Ahmet Cemal - Başkaldırısı bilinçaltında başlar; bu bilinçaltı kendine uygun biçimi yaratır: Gregor Samsa’nın böceğe dönüşmesi, gerçekte artık başkalaşmasıdır.

Ahmet Cemal - Dönüşüm, hiyerarşi ve otorite düşüncesiyle temellenen, bu amaçla sözü edilen düşünceyi önce aile kurumu içerisinde odaklaştıran toplum içerisindeki bireyin tragedyasıdır. Gregor Samsa, “dönüştüğü” güne değin çeşitli kölelikler içerisinde yaşamış bir toplum tekidir; işyerinde köledir; aile çevresinde köledir ve zincirleri içerisinde uslu oturduğu sürece de benimsenip sevilir.

Tezer Özlü - "Kafka ile yaşamak, acınacak güzelliğimizin en büyük umudu."
TEZER ÖZLÜ-1984



*"Herkes beraberinde taşıdığı bir parmaklığın ardında yaşıyor."

*"Erken kalkmak,"diye düşündü,"insanı bir hayli aptallaştırıyor. İnsan uykusunu iyi almalı."

*"Biraz daha uyusam bütün bu olanlardan kurtulabilir miyim?"

*"Alelacele koşup yaşama sığınmıyorsa insan, yaşamdan zevk alabilir mi?"

*"...çizgi dışı birey -sürünün dışına çıkanı ezen toplum çatışmasını en çarpıcı biçimde dile getiren bir öykü gerçekliğidir."

*''Peki ama; ya şimdi bütün bu huzur, geçim rahatlığı ve memnunluk, korkunç bir sonla noktalanırsa?''

*"Herkes, beraberinde taşıdığı bir parmaklığın ardında yaşıyor. Şimdi hayvanlarla ilgili bunca şey yazılmasının nedeni de bu. Özgür ve doğal bir yaşama duyulan özlemin ifadesi. Oysa insanlar için doğal yaşam, insanca yaşamdır. Ama bunu anlamıyorlar. Anlamak istemiyorlar. İnsan gibi yaşamak çok güç, o nedenle hiç olmazsa kurgusal düzeyde bundan kurtulma isteği var... Hayvana geri dönülüyor.
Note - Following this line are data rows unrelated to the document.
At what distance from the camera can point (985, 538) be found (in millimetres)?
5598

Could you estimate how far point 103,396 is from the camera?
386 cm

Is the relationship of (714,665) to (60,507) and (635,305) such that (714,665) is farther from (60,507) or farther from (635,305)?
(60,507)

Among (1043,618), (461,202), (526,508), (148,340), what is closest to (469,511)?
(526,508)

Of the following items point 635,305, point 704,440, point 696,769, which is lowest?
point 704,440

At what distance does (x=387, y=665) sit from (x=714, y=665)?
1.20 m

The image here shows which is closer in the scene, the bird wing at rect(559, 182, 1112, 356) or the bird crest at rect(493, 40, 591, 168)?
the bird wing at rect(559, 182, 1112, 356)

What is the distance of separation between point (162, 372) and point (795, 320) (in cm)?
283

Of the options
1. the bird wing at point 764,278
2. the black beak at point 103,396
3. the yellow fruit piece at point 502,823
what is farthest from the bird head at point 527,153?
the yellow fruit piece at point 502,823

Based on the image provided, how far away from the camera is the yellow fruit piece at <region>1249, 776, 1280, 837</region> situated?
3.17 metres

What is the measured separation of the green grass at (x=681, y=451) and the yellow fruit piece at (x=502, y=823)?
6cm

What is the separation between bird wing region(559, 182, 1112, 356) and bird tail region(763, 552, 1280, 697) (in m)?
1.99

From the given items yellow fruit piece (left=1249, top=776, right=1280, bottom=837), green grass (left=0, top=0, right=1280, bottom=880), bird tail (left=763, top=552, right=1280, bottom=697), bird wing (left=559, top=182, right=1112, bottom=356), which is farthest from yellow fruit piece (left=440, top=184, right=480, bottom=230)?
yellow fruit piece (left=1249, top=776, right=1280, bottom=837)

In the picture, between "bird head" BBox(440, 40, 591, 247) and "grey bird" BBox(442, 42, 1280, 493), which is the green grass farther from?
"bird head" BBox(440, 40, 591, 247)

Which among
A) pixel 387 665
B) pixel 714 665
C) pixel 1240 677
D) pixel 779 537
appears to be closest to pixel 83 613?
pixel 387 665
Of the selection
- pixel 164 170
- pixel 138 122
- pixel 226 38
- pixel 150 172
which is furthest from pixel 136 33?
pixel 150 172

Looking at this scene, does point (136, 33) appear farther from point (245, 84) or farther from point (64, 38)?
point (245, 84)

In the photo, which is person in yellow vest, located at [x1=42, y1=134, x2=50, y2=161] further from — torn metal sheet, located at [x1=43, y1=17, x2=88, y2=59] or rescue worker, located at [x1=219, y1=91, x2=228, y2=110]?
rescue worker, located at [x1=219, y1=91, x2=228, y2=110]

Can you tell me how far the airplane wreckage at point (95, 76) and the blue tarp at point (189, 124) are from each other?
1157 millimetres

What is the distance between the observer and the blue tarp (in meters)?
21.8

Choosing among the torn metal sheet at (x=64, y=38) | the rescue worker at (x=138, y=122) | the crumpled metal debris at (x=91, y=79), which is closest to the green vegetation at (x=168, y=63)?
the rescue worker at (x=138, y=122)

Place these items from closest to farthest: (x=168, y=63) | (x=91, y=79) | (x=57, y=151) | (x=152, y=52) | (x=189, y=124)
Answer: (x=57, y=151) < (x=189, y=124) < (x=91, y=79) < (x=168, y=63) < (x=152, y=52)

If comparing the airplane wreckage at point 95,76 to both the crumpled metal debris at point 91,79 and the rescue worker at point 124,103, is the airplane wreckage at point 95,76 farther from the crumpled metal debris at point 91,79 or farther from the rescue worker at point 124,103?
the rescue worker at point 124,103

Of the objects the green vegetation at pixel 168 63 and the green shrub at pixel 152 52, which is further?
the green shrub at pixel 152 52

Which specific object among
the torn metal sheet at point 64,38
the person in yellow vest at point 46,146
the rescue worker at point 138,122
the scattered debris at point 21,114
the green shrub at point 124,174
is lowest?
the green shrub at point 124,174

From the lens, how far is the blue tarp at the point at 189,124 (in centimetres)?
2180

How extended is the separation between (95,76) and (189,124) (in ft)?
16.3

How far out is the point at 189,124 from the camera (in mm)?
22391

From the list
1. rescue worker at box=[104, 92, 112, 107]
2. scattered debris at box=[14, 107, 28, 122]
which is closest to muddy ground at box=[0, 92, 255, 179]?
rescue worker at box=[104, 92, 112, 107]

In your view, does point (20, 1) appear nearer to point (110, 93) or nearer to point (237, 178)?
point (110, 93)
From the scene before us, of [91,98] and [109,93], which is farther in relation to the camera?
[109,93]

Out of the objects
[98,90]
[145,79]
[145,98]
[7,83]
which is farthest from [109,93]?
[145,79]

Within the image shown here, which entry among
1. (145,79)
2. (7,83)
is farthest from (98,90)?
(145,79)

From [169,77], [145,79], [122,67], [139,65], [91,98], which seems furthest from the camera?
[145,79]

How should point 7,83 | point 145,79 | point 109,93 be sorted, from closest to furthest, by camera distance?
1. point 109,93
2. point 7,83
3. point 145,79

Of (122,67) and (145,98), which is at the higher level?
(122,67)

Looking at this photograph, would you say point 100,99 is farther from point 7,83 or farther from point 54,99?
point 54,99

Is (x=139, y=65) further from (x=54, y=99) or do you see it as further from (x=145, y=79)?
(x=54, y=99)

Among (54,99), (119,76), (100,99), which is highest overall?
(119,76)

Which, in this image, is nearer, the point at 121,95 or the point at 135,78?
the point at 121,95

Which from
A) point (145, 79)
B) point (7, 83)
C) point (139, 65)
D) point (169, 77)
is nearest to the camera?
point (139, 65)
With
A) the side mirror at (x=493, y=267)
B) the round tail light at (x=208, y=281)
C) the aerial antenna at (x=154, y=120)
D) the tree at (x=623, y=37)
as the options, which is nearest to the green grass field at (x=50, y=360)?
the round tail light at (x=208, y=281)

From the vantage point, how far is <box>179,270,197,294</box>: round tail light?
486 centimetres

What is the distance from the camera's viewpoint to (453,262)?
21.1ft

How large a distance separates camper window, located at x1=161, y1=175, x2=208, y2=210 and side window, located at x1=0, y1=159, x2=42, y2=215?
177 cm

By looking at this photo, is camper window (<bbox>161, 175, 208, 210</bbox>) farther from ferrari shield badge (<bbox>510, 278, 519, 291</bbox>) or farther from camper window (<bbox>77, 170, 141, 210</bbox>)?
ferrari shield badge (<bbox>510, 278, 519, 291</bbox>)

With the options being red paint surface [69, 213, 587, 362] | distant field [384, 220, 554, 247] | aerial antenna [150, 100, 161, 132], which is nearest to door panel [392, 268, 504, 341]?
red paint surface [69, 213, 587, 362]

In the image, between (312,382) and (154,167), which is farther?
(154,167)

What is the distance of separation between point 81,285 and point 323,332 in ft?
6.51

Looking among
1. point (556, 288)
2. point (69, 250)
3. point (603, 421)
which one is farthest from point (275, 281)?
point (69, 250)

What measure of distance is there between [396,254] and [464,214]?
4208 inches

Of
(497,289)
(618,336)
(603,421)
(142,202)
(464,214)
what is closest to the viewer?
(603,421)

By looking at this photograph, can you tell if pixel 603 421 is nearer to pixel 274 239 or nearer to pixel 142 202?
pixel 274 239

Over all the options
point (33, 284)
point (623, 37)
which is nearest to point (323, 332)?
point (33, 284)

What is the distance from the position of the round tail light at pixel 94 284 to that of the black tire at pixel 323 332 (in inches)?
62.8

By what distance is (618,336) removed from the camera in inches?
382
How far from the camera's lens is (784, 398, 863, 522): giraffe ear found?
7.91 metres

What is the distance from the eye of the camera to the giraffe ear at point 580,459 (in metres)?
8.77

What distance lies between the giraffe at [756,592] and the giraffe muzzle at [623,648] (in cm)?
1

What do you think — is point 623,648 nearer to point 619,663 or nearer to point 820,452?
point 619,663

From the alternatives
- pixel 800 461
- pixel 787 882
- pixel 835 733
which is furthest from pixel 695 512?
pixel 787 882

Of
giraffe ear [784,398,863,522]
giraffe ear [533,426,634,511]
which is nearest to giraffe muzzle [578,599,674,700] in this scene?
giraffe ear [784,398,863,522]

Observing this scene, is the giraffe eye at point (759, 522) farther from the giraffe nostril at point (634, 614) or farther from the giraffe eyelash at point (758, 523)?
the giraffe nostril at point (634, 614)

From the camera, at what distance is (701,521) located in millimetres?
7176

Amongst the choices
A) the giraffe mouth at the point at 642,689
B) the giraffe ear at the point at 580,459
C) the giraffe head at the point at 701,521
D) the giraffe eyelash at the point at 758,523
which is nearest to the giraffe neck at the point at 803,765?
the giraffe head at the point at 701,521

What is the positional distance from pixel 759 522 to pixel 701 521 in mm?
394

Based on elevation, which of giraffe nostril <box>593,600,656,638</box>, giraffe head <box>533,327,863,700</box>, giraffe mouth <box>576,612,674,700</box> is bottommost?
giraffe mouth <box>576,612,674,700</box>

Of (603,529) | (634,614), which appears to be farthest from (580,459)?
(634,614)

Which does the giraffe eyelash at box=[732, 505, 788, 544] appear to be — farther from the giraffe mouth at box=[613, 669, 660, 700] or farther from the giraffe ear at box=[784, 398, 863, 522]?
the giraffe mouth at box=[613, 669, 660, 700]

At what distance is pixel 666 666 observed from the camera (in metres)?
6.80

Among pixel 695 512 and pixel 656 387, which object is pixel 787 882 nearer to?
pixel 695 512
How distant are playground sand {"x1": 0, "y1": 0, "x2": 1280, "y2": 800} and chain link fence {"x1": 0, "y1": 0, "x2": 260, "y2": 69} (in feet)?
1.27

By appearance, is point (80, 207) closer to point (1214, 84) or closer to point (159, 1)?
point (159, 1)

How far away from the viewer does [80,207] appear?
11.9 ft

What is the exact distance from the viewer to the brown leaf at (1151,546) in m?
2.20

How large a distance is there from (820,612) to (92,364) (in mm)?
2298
Böylesi, insanca yaşamaktan çok daha kolay."

*"Anlık sorunlara o denli odaklanmışlardı ki, gözlerinin önündeki gerçekleri bile idrak edebilmekten aciz bir duruma gelmişlerdi."

*"Ölüm, bir hayata son veriyor; ama bir ilişkiyi bitiremiyor..."

*"Neyse ki ümidimi tamamen kaybetmiş değilim..."

*"Daha dün akşamdan bir sıkıntı vardı içimde ; küçük bir önsezi gibi.Evdekiler dikkat etselerdi,yüzümden anlayabilirlerdi."

*"Dönüşüm: yabancılaşmanın ağırlığı."

*"...O, patronun bir piyonuydu, kişiliksiz ve akılsız biriydi."

*"Çünkü kendini anlayamadıklarından, onun da başkasını anlayabileceğini, kız kardeşi de dahil hiç kimse akıl edemiyordu."

*"Insan geçmişini de aynı hızla unutmayı istemiş midir?"

*''..olabildiğince soğukkanlı düşünme eyleminin, çaresizlik içerisinde verilen kararlardan çok daha iyi olduğunu anımsamayı unutmuyordu.''

*"Kendisini insan yapan şeyleri bu kadar çabuk bir şekilde hafızasından silmeye razı mı olacaktı yani?"

*"Keşke Gregor kız kardeşiyle konuşabilse, ona her şey için teşekkür edebilse ve kendisi için ne yapması gerektiğini ona söyleyebilseydi, o zaman kız kardeşinin kendisi için yaptıklarının altında bu kadar ezilmezdi; oysa şimdi bunları söyleyemediği için kendini ezik hissediyordu."

*"Yine bir boşluğa yanıt vermekteyim; ama yanıt vermek konuşmakla olabilecek bir şey, yazarak bir deneyim kazanmıyor insan, olsa olsa mutluluk nedir, sezer gibi oluyor."

*"Hayvan bize insandan daha yakın. Parmaklık, burada. Hayvanla yakınlık kurmak, insanlarla kurmaktan daha kolay."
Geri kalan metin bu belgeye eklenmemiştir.